Adolescence et délinquance : comment y échapper

Adolescence et délinquance: comment y échapper

Il existe une abondante documentation qui établit un lien entre l’affiliation à un gang d’adolescents et les résultats négatifs immédiats et à long terme sur le plan du développement dans divers domaines de la vie. Les gangs fonctionnent comme un contexte de facilitation du crime. Le lien entre l’appartenance à un gang et la délinquance, particulièrement les infractions graves et violentes, se maintient dans le temps, le lieu, les sous-groupes démographiques, les sources de données et les définitions des gangs et de leur appartenance.

D’autre part, les enfants et les jeunes placés en famille d’accueil sont capables d’accomplir des choses incroyables. Malheureusement, ils peuvent aussi avoir des comportements négatifs. Cela peut s’avérer difficile, surtout lorsque ces comportements franchissent la limite de la délinquance.

Qu’est-ce que la délinquance juvénile?

Il s’agit d’un acte criminel commis par un jeune de moins de 16 ans. Les actes de délinquance comprennent les infractions liées à la drogue et les crimes commis par des jeunes contre les personnes, les biens et l’ordre public.

Les actes de délinquance commis par des jeunes, comme le vol, les voies de fait contre autrui ou les dommages matériels, peuvent entraîner leur participation à long terme au système de justice pour les jeunes et les amener à consommer de la drogue, à abandonner l’école, à être incarcérés, à avoir un comportement criminel à l’âge adulte.

Qu’est-ce que la délinquance juvénile

Quatre types de facteurs de risque

Parce qu’elle donne de si mauvais résultats pour les jeunes et pour la société, beaucoup de recherches ont été faites pour comprendre les causes de la délinquance. Les experts  concluent que les comportements délinquants sont dus en partie à l’interaction de quatre types de facteurs de risque.
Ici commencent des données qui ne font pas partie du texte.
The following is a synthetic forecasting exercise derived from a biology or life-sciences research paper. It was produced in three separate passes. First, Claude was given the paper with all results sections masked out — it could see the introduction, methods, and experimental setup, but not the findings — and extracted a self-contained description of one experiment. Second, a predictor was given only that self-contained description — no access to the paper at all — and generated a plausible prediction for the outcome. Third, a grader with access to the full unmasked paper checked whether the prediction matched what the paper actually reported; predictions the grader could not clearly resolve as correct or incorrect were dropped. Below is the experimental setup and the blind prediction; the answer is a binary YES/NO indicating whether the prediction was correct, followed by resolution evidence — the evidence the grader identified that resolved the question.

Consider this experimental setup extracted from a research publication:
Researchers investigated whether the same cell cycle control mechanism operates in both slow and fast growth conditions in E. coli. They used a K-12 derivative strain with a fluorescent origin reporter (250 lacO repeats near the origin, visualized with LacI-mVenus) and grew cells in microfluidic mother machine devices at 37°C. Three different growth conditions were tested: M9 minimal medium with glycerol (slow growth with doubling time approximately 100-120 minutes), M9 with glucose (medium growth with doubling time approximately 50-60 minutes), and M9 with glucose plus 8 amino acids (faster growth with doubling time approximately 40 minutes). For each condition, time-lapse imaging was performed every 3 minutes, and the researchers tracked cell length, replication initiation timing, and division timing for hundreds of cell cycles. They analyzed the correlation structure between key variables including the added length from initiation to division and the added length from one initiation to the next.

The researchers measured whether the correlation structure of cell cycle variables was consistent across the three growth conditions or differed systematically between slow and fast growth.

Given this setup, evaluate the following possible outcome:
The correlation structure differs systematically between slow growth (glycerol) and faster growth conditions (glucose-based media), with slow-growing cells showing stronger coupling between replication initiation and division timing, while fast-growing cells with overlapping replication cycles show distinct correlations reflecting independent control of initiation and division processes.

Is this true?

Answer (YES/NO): NO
Les facteurs de risque individuels qui comprennent le comportement antisocial à un jeune âge, un mauvais développement cognitif, l’hyperactivité et des facteurs émotionnels comme les problèmes de santé mentale.

Les facteurs de risque familiaux liés au comportement délinquant comprennent la pauvreté, les mauvais traitements (y compris la négligence), la violence familiale, le divorce, la psychopathologie parentale, les comportements antisociaux familiaux, la parentalité chez les adolescents, la monoparentalité et la taille des familles nombreuses.

Les facteurs de risque des pairs qui comprennent le rejet par les pairs et l’association avec des pairs qui enfreignent la loi et s’attirent des ennuis. Le fait d’avoir un groupe de pairs délinquants est le facteur de risque le plus important de délinquance au cours des années précédant l’adolescence.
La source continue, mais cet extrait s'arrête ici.